■ TO DO
Return only those lines of the records below in which "javascript" appears.

(Dataset entries)
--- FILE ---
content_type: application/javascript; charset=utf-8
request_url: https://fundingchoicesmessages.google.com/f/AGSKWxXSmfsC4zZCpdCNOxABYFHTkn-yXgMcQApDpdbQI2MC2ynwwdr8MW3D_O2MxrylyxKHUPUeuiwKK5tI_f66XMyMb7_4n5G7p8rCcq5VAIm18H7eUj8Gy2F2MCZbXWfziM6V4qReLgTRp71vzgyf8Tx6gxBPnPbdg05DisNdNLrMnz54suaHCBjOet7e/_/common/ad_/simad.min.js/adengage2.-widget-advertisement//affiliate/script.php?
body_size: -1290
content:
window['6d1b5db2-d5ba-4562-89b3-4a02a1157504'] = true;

--

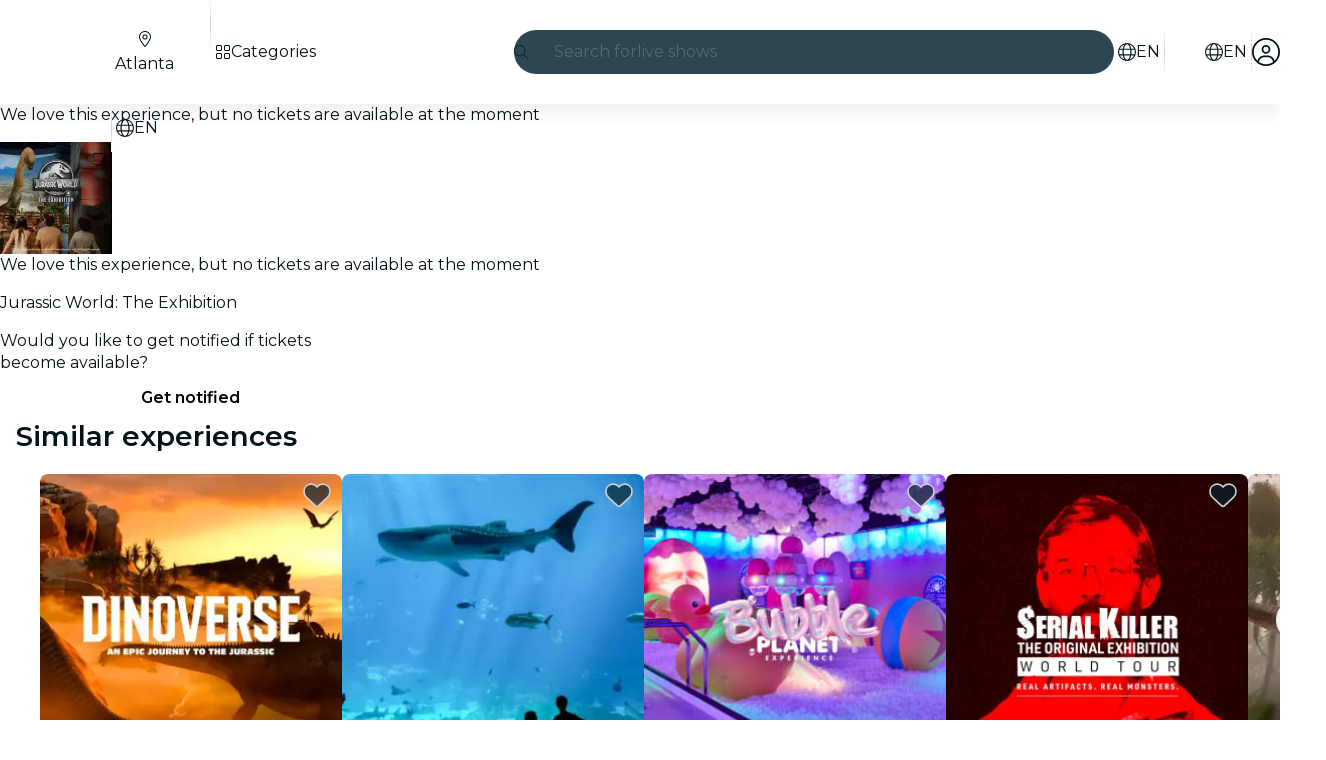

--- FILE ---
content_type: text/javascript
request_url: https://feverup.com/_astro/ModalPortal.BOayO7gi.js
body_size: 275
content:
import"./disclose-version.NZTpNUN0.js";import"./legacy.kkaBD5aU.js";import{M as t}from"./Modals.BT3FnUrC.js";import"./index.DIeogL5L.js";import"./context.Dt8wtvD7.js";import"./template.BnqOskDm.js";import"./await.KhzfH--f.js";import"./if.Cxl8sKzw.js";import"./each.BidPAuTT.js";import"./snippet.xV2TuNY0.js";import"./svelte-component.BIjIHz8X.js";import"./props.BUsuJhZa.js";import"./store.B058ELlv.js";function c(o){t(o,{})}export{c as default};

---

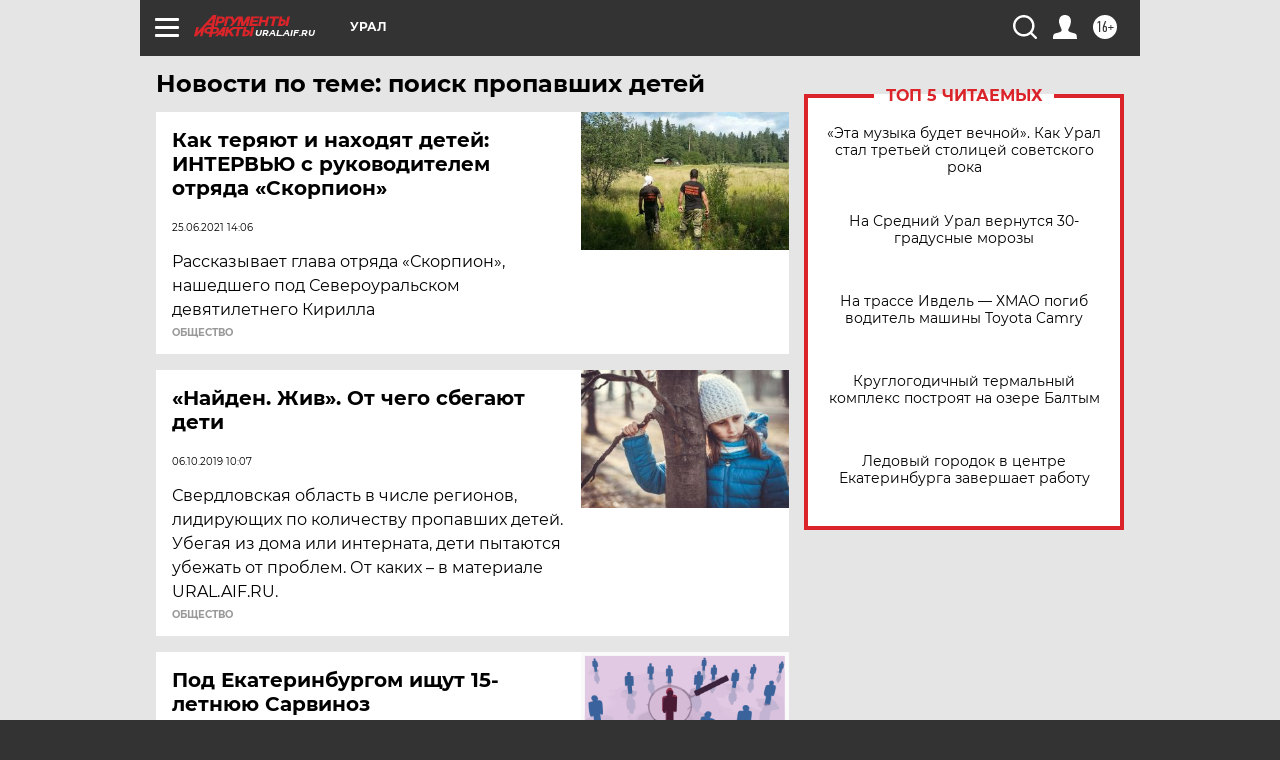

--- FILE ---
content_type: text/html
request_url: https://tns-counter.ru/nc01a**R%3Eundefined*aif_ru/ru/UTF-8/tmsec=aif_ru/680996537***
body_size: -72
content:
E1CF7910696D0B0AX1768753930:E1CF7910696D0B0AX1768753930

■ RESULT
content_type: application/javascript; charset=utf-8
content_type: text/javascript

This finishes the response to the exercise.